START

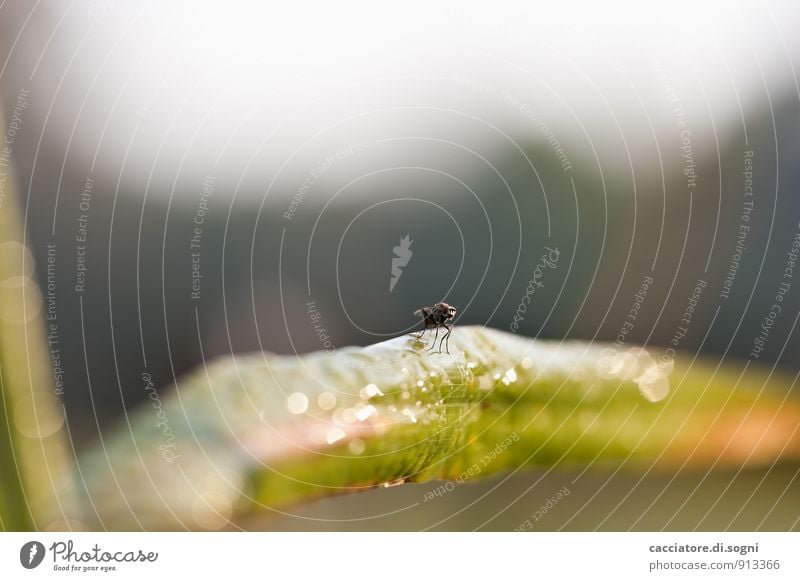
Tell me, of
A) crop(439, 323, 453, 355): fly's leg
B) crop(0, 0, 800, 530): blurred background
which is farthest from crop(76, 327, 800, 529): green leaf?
crop(0, 0, 800, 530): blurred background

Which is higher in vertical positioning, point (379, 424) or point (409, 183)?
point (409, 183)

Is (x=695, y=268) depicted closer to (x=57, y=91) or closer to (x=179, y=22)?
(x=179, y=22)

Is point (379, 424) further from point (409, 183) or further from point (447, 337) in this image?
point (409, 183)

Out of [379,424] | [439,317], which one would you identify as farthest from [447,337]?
[379,424]

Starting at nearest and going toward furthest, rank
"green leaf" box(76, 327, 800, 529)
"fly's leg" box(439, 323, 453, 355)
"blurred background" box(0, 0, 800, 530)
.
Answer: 1. "green leaf" box(76, 327, 800, 529)
2. "fly's leg" box(439, 323, 453, 355)
3. "blurred background" box(0, 0, 800, 530)

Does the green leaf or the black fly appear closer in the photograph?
the green leaf

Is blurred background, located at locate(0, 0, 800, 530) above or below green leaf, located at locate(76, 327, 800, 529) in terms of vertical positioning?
above

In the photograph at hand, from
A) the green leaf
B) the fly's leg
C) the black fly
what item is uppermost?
the black fly

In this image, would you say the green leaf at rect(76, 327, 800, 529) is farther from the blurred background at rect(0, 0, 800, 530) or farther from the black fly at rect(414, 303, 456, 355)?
the blurred background at rect(0, 0, 800, 530)
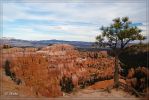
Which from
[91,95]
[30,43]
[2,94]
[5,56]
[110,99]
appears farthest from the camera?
[30,43]

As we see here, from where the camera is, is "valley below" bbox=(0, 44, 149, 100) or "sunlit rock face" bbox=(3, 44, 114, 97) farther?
"sunlit rock face" bbox=(3, 44, 114, 97)

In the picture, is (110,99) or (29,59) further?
(29,59)

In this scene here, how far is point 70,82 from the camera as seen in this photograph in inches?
631

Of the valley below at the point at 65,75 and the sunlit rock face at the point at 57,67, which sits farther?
the sunlit rock face at the point at 57,67

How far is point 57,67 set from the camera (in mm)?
16125

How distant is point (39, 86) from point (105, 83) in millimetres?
4158

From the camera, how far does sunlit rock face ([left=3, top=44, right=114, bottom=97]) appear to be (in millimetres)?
13945

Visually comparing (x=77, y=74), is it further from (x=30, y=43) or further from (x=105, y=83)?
(x=30, y=43)

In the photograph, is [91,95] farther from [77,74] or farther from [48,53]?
[48,53]

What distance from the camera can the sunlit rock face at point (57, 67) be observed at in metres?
13.9

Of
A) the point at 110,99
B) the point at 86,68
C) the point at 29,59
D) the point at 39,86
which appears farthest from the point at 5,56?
the point at 110,99

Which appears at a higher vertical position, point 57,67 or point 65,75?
point 57,67

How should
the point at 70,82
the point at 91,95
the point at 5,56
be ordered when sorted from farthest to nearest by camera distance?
the point at 70,82
the point at 5,56
the point at 91,95

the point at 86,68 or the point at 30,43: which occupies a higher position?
the point at 30,43
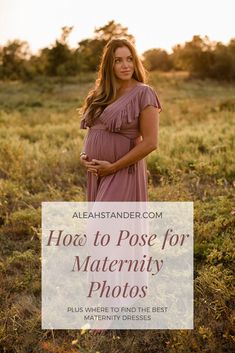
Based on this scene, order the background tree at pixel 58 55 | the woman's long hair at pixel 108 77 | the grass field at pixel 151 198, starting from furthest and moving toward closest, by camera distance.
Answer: the background tree at pixel 58 55 < the grass field at pixel 151 198 < the woman's long hair at pixel 108 77

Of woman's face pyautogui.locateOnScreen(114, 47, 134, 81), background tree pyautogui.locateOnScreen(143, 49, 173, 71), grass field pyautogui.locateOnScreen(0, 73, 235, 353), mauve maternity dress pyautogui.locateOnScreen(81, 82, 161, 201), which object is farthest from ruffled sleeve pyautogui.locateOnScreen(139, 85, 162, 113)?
background tree pyautogui.locateOnScreen(143, 49, 173, 71)

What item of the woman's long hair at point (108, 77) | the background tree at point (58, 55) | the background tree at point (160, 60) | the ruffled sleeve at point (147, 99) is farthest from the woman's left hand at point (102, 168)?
the background tree at point (160, 60)

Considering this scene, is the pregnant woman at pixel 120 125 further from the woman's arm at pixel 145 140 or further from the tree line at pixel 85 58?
the tree line at pixel 85 58

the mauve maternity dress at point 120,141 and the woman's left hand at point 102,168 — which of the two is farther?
the woman's left hand at point 102,168

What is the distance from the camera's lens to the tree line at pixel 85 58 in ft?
116

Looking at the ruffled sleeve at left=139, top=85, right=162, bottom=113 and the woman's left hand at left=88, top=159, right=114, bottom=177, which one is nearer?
the ruffled sleeve at left=139, top=85, right=162, bottom=113

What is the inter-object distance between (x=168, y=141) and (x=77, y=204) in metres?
3.97

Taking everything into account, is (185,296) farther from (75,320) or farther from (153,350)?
(75,320)

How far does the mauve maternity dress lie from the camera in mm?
3438

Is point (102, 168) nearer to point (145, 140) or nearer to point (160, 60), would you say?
point (145, 140)

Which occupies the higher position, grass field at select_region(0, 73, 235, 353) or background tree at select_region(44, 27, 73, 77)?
background tree at select_region(44, 27, 73, 77)

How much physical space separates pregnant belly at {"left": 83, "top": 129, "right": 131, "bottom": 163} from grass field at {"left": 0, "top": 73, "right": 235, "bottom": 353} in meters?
1.34

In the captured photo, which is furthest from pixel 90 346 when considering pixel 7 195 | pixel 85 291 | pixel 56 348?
pixel 7 195

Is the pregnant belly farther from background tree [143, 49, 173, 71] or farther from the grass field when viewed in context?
background tree [143, 49, 173, 71]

END

◆ What this task involves
Please reproduce the whole listing above word for word, leaving out the pictures.

◆ Answer to the task
Tell me, of
A) crop(439, 323, 453, 355): fly's leg
B) crop(0, 0, 800, 530): blurred background
which is farthest from crop(76, 327, 800, 529): green leaf?
crop(0, 0, 800, 530): blurred background

Which is higher in vertical positioning, point (379, 424) or point (409, 183)?
point (409, 183)

Is (x=695, y=268) depicted closer to (x=57, y=91) or closer to (x=179, y=22)?
(x=179, y=22)

Is point (379, 424) further from point (409, 183) or further from point (447, 337) in this image?
point (409, 183)

Out of [379,424] | [439,317], which one would you identify as farthest from [447,337]?
[379,424]

Starting at nearest and going toward furthest, rank
"green leaf" box(76, 327, 800, 529)
"fly's leg" box(439, 323, 453, 355)
"blurred background" box(0, 0, 800, 530)
.
Answer: 1. "green leaf" box(76, 327, 800, 529)
2. "fly's leg" box(439, 323, 453, 355)
3. "blurred background" box(0, 0, 800, 530)

Does the green leaf or the black fly appear closer in the photograph?
the green leaf

Is blurred background, located at locate(0, 0, 800, 530) above or below green leaf, located at locate(76, 327, 800, 529) in terms of vertical positioning?
above

In the photograph at hand, from
A) the green leaf
B) the fly's leg
C) the black fly
what item is uppermost?
the black fly

In this image, would you say the green leaf at rect(76, 327, 800, 529) is farther from the blurred background at rect(0, 0, 800, 530) or farther from the black fly at rect(414, 303, 456, 355)?
the blurred background at rect(0, 0, 800, 530)
Which from
[91,95]
[30,43]
[2,94]
[5,56]
[110,99]
appears farthest from the camera?
[30,43]

As we see here, from where the camera is, is "valley below" bbox=(0, 44, 149, 100) or "sunlit rock face" bbox=(3, 44, 114, 97) farther?
"sunlit rock face" bbox=(3, 44, 114, 97)

In the picture, is (110,99) or (29,59) further?
(29,59)

In this scene here, how far is point 70,82 from the camera as seen in this photograph in inches?
631

Of the valley below at the point at 65,75 and the sunlit rock face at the point at 57,67, which sits farther?
the sunlit rock face at the point at 57,67

How far is point 57,67 set from the camera (in mm)?
16125

How distant is point (39, 86) from point (105, 83) in millimetres?
4158

From the camera, how far does sunlit rock face ([left=3, top=44, right=114, bottom=97]) appear to be (in millimetres)?
13945

Visually comparing (x=77, y=74), is it further from (x=30, y=43) or further from (x=105, y=83)?
(x=30, y=43)

In the photograph, is [91,95] farther from [77,74] or farther from [48,53]?
[48,53]

What distance from the camera can the sunlit rock face at point (57, 67) be observed at in metres?
13.9

Of
A) the point at 110,99
B) the point at 86,68
C) the point at 29,59
D) the point at 39,86
which appears farthest from the point at 5,56?
the point at 110,99

Which appears at a higher vertical position, point 57,67 or point 65,75?
point 57,67

How should
the point at 70,82
the point at 91,95
the point at 5,56
be ordered when sorted from farthest to nearest by camera distance?
the point at 70,82
the point at 5,56
the point at 91,95

the point at 86,68 or the point at 30,43: which occupies a higher position?
the point at 30,43
Based on this scene, order the background tree at pixel 58 55 | the woman's long hair at pixel 108 77 | the grass field at pixel 151 198, starting from furthest and moving toward closest, by camera distance.
Answer: the background tree at pixel 58 55 < the grass field at pixel 151 198 < the woman's long hair at pixel 108 77

Of woman's face pyautogui.locateOnScreen(114, 47, 134, 81), background tree pyautogui.locateOnScreen(143, 49, 173, 71), grass field pyautogui.locateOnScreen(0, 73, 235, 353), mauve maternity dress pyautogui.locateOnScreen(81, 82, 161, 201), which object is farthest from ruffled sleeve pyautogui.locateOnScreen(139, 85, 162, 113)?
background tree pyautogui.locateOnScreen(143, 49, 173, 71)

What item of the woman's long hair at point (108, 77) | the background tree at point (58, 55) | the background tree at point (160, 60) | the ruffled sleeve at point (147, 99) is farthest from the woman's left hand at point (102, 168)?
the background tree at point (160, 60)

Considering this scene, is the pregnant woman at pixel 120 125 further from the woman's arm at pixel 145 140 or further from the tree line at pixel 85 58?
the tree line at pixel 85 58

the mauve maternity dress at point 120,141 and the woman's left hand at point 102,168 — which of the two is farther?
the woman's left hand at point 102,168

What is the distance from the camera's lens to the tree line at pixel 85 58 in ft?
116

Looking at the ruffled sleeve at left=139, top=85, right=162, bottom=113 and the woman's left hand at left=88, top=159, right=114, bottom=177, which one is nearer?
the ruffled sleeve at left=139, top=85, right=162, bottom=113

What is the inter-object distance between (x=168, y=141) and (x=77, y=204) in metres?
3.97

Taking everything into account, is (185,296) farther from (75,320) or farther from (153,350)?
(75,320)

How far does the mauve maternity dress lie from the camera in mm?
3438

Is point (102, 168) nearer to point (145, 140) or nearer to point (160, 60), would you say?
point (145, 140)

Which occupies the higher position, grass field at select_region(0, 73, 235, 353) or background tree at select_region(44, 27, 73, 77)?
background tree at select_region(44, 27, 73, 77)

How much physical space separates pregnant belly at {"left": 83, "top": 129, "right": 131, "bottom": 163} from grass field at {"left": 0, "top": 73, "right": 235, "bottom": 353} in meters?
1.34

In the captured photo, which is furthest from pixel 90 346 when considering pixel 7 195 | pixel 85 291 | pixel 56 348?
pixel 7 195

Is the pregnant belly farther from background tree [143, 49, 173, 71] or farther from the grass field when viewed in context?
background tree [143, 49, 173, 71]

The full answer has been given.